#### Избранный отрывок ####

Возникающее в «Просительницах» сомнение в целесообразности войны как способа разрешения политических споров перерастает в творчестве Еврипида последующих лет в недвусмысленное и страстное осуждение войны. Уже в поставленной незадолго до «Просительниц» трагедии «Гекуба» Еврипид рисует страдания престарелой царицы, в полной мере испытавшей на себе все ужасы десятилетней войны за Трою. Мало того что Гекуба своими глазами видела гибель мужа и любимых сыновей, что из всеми почитаемой владычицы могущественной Трои она превратилась в жалкую рабыню ахейцев, — судьба готовит ей новые бедствия: по приговору греков, перед их отправлением на родину, на могиле Ахилла должна быть принесена ему в жертву младшая дочь Гекубы, юная Поликсена, — и нет предела горю матери, лишающейся своего последнего утешения. Но и это еще не все. К сказанию о жертвоприношении Поликсены, уже обработанному до Еврипида в эпической и лирической поэзии, а на афинской сцене — у Софокла, в трагедии «Гекуба» присоединяется другой сюжетный мотив, первоначально не имевший никакого отношения к судьбе троянской царицы.

«Илиада» знала среди сыновей Приама юношу Полидора, убитого на троянской равнине Ахиллом, — матерью его была некая Лаофоя. Согласно же местному фракийскому сказанию, которое стало известно афинянам, вероятно, в конце VI века до н. э·» Полидор — теперь уже сын Гекубы — пал жертвой алчности вероломного фракийского царя Полиместора: к нему в самом начале войны Приам отослал Полидора с несметными сокровищами, и, когда война окончилась гибелью Трои, Полиместор, нарушив дружеский долг, убил юношу. Гекуба, находившаяся среди других пленниц в ахейском лагере на берегу Геллеспонта, узнала о предательстве Полиместора, заманила его с детьми в свою палатку и при помощи троянских женщин умертвила детей, а самого Полиместора ослепила. Неизвестно, был ли обработан этот миф кем-нибудь из предшественников Еврипида в афинском театре, но несомненно, что, объединив его с мотивом жертвоприношения Поликсены, Еврипид необычайно усилил патетическое звучание образа Гекубы, воплотившего весь трагизм положения матери, обездоленной войной.

#### Строки ####

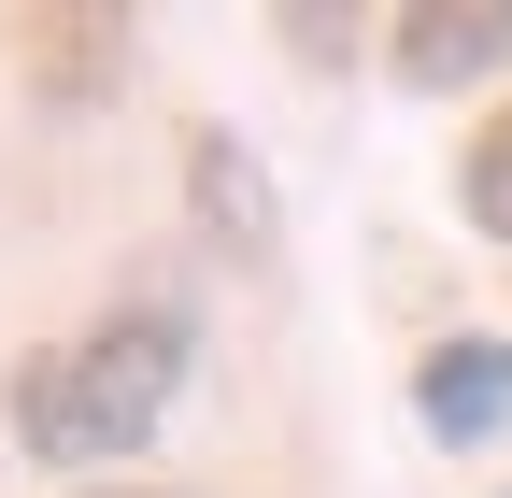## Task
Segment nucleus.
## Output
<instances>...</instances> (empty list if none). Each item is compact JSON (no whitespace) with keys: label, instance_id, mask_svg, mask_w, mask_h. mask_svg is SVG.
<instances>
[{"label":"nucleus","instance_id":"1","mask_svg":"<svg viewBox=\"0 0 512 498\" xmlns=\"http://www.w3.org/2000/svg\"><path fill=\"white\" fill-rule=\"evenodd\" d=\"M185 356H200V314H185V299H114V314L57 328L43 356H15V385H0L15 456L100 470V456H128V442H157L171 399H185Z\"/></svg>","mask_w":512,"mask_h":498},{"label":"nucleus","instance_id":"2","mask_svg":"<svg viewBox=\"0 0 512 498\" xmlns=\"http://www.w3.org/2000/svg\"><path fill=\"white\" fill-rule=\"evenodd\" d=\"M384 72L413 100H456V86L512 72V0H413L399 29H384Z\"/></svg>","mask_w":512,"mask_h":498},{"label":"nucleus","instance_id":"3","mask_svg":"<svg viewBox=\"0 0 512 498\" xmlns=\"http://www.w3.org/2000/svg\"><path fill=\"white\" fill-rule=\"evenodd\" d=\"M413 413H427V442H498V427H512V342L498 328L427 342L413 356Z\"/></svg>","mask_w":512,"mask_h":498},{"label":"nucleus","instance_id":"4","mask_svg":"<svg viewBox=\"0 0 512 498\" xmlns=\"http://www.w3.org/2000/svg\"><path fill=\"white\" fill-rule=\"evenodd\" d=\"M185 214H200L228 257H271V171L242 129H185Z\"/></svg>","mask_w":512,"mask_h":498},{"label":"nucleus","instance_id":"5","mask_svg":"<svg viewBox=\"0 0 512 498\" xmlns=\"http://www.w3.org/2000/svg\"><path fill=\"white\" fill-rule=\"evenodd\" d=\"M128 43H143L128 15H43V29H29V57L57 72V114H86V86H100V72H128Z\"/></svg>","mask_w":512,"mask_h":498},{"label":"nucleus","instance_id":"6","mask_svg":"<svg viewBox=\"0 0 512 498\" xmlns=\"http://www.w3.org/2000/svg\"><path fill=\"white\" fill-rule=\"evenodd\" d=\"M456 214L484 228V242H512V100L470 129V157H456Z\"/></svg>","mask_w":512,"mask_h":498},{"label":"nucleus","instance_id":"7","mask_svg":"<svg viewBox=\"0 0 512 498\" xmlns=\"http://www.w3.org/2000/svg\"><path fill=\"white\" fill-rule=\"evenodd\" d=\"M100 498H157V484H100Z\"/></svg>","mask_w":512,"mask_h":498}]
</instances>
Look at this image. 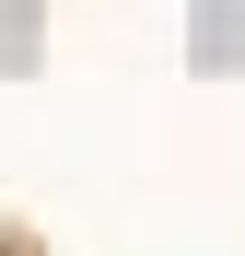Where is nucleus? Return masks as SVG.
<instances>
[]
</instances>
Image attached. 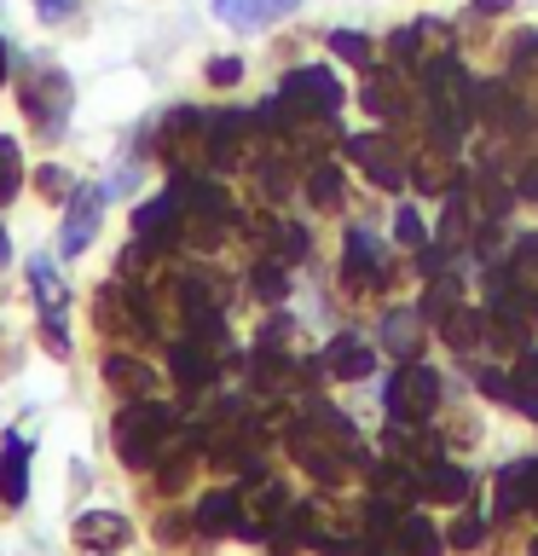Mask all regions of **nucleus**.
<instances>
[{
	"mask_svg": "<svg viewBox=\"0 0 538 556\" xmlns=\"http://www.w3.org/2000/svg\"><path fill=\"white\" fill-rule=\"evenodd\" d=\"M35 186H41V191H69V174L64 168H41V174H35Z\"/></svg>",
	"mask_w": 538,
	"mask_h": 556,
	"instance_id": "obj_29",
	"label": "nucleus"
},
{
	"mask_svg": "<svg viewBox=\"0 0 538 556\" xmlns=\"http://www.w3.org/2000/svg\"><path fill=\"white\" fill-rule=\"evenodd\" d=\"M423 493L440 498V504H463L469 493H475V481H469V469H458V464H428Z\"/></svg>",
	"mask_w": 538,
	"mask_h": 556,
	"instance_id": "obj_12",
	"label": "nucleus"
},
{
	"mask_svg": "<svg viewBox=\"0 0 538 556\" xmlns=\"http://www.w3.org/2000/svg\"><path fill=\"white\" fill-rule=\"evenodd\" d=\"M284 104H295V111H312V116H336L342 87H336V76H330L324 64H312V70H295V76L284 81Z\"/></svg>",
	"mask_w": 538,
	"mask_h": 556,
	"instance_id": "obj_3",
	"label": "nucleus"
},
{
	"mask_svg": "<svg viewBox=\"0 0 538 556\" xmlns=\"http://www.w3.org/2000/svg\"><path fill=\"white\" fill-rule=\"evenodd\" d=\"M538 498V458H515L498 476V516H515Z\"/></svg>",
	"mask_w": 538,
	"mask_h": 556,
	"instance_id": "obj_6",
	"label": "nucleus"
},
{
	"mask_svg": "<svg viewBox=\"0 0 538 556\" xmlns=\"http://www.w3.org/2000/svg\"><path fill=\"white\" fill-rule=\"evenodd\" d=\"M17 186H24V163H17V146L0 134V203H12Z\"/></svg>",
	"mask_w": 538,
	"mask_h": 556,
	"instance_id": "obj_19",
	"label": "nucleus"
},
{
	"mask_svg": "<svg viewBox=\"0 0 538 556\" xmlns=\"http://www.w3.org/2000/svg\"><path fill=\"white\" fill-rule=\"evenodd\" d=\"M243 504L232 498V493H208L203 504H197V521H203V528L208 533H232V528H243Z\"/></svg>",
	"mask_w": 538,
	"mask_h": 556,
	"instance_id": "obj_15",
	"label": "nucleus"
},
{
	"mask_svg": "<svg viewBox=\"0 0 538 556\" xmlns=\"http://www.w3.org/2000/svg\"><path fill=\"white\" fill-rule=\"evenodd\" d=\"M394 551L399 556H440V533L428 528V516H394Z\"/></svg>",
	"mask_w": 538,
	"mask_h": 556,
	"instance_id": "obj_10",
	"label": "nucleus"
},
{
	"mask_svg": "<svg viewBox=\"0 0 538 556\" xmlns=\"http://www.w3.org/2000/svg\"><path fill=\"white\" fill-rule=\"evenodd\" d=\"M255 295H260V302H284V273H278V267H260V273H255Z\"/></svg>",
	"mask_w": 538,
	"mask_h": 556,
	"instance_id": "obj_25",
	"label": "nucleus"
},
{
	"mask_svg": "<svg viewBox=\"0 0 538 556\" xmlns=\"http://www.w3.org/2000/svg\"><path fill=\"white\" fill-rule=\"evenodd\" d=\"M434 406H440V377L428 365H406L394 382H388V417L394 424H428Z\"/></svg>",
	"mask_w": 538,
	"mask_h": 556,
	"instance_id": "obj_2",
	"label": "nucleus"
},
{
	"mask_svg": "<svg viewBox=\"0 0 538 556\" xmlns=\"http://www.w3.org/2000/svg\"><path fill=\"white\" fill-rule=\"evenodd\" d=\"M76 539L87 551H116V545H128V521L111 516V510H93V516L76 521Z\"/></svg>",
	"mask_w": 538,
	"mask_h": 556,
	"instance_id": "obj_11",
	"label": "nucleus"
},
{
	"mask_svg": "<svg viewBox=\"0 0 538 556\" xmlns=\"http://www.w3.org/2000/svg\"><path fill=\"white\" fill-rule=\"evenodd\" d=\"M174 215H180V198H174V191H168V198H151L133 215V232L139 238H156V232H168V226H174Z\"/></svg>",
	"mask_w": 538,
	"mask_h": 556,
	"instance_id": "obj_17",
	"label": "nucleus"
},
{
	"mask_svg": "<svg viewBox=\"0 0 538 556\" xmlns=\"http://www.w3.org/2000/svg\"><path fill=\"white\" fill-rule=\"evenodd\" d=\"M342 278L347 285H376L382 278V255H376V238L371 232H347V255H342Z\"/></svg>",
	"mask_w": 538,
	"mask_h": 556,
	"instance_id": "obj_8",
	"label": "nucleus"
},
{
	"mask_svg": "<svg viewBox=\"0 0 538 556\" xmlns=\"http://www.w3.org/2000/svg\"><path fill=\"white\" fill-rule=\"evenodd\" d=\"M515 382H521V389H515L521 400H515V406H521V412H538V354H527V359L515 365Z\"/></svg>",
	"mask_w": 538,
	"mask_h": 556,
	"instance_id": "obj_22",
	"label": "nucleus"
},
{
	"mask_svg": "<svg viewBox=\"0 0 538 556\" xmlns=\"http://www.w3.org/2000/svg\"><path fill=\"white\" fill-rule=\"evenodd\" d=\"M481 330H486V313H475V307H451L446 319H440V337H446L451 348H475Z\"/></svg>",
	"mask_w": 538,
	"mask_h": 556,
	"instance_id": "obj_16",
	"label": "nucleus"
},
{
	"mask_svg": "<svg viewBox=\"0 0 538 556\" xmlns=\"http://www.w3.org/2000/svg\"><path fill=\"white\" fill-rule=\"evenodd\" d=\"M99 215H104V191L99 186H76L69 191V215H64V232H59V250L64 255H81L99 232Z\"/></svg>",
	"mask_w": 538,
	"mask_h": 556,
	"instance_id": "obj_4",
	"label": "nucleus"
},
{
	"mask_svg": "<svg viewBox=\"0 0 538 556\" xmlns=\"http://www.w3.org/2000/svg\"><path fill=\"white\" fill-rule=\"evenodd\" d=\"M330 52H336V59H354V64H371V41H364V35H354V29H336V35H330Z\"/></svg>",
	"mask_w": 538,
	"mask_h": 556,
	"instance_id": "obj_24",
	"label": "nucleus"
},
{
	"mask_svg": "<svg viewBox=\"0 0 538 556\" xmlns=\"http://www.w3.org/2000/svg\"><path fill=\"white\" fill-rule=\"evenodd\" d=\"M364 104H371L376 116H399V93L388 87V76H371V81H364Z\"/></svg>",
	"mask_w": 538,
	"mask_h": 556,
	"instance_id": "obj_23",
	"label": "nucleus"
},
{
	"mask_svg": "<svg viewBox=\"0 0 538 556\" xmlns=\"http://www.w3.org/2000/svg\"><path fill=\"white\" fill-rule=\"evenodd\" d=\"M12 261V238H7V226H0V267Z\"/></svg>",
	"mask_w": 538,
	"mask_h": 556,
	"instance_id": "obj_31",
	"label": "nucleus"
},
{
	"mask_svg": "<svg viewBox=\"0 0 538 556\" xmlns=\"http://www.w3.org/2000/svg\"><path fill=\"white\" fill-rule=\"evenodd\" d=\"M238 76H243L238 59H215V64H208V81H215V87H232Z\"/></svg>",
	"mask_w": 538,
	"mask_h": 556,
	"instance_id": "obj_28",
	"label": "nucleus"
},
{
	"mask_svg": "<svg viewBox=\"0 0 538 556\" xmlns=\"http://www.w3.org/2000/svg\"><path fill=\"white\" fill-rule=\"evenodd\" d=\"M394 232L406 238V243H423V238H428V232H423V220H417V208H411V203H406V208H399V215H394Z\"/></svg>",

####

### Задания для выполнения
[1] Определите, согласуются ли с отрывком о Еврипиде утверждения (a), (b) и (c); для каждого дайте ответ «да» или «нет» и приведите решающие слова отрывка в виде точной цитаты.
(a) Согласно «Илиаде», матерью Полидора была Гекуба.
(b) Сказание о жертвоприношении Поликсены до Еврипида уже было обработано на афинской сцене Софоклом.
(c) Достоверно известно, что миф о Полиместоре ставился в афинском театре предшественниками Еврипида.
[2] Напишите продолжение отрывка о Еврипиде, начав сразу после его последнего предложения.

### Результаты по порядку
[1]
(a) Нет: «матерью его была некая Лаофоя».
(b) Да: «уже обработанному до Еврипида в эпической и лирической поэзии, а на афинской сцене — у Софокла».
(c) Нет: «Неизвестно, был ли обработан этот миф кем-нибудь из предшественников Еврипида в афинском театре».

[2]
Откровенным выступлением против военной политики явились поставленные в 415 году «Троянки». Заключенный в 421 году между Афинами и Спартой пятидесятилетний мир оказался непрочным, ибо каждая сторона искала повода ущемить как-нибудь интересы недавнего противника. Сторонники решительных действий в Афинах вынашивали идею грандиозной экспедиции в Сицилию, где Спарта издавна пользовалась значительным влиянием, и это предприятие увлекало своим размахом даже более мирно настроенные слои афинских граждан. В этих условиях трагедия «Троянки» прозвучала как смелый вызов военной пропаганде, так как с исключительной силой показала бедствия и страдания, не только выпадающие на долю побежденных (особенно осиротевших матерей и жен), но и ожидающие в недалеком будущем победителей: вереница скорбных эпизодов, которые разворачиваются на фоне догорающих развалин Трои, приобретает зловещий смысл после мрачных прорицаний Кассандры и вступительного диалога Афины и Посейдона, сговаривающихся погубить победителей-греков на пути и по возвращении домой. Троянская война, служившая обычно для общественной мысли в Афинах символом справедливого возмездия «варварам» за попрание священных норм гостеприимства, теряет в глазах Еврипида всякий смысл и обоснование.

Под тем же углом зрения предстает в трагедии «Финикиянки» легендарная оборона Фив от нападения семерых вождей. Доеврипидовская трагедия была, по-видимому, довольно единодушна в изображении сыновей Эдипа, оспаривавших между собой право на царский трон в Фивах: несмотря на то что Этеокл нарушил договор между братьями, изгнав Полиника, Эсхил в «Семерых против Фив» показал его идеальным царем и полководцем, защищающим город от чужеземной рати, в то время как Полинику, ведущему на родную землю вражеское войско, не может быть никакого оправдания. Эта ситуация составляет предпосылку трагического конфликта и в Софокловой «Антигоне», где Зтеоклу устраивают почетные похороны, а Полинику отказывают в погребении. В «Финикиянках» с Этеокла совлечен всякий ореол героизма: как и Полиник, он беспринципный и тщеславный властолюбец, готовый ради обладания царским троном совершить любое преступление и оправдать любую подлость. Его поведением руководит не патриотическая идея, не долг защитника родины, а неограниченное честолюбие, и в образе Этеокла несомненно полемическое разоблачение крайнего индивидуализма, откровенно проявлявшегося в Афинах последних десятилетий V века и породившего софистическую теорию «права сильного».

Сложнее обстоит дело с трагедией «Ифигения в Авлиде», поставленной в Афинах уже после смерти Еврипида. С одной стороны, она завершает ту героико-патриотическую линию, начало которой было положено в аттической трагедии Эсхилом и которая нашла продолжение в творчестве самого Еврипида:

Макария в «Гераклидах», афинская царевна в не дошедшем до нас «Эрехтее», Менекей в «Финикиянках» добровольно приносили себя в жертву ради спасения отчизны, как делает это в последней еврипидовской трагедии юная Ифигения. Если ее жизнь нужна всей Элладе для того, чтобы успехом увенчался поход против надменных «варваров» — троянцев, то дочь верховного полководца Агамемнона не откажется от своего долга:

Разве ты меня носила для себя, а не для греков?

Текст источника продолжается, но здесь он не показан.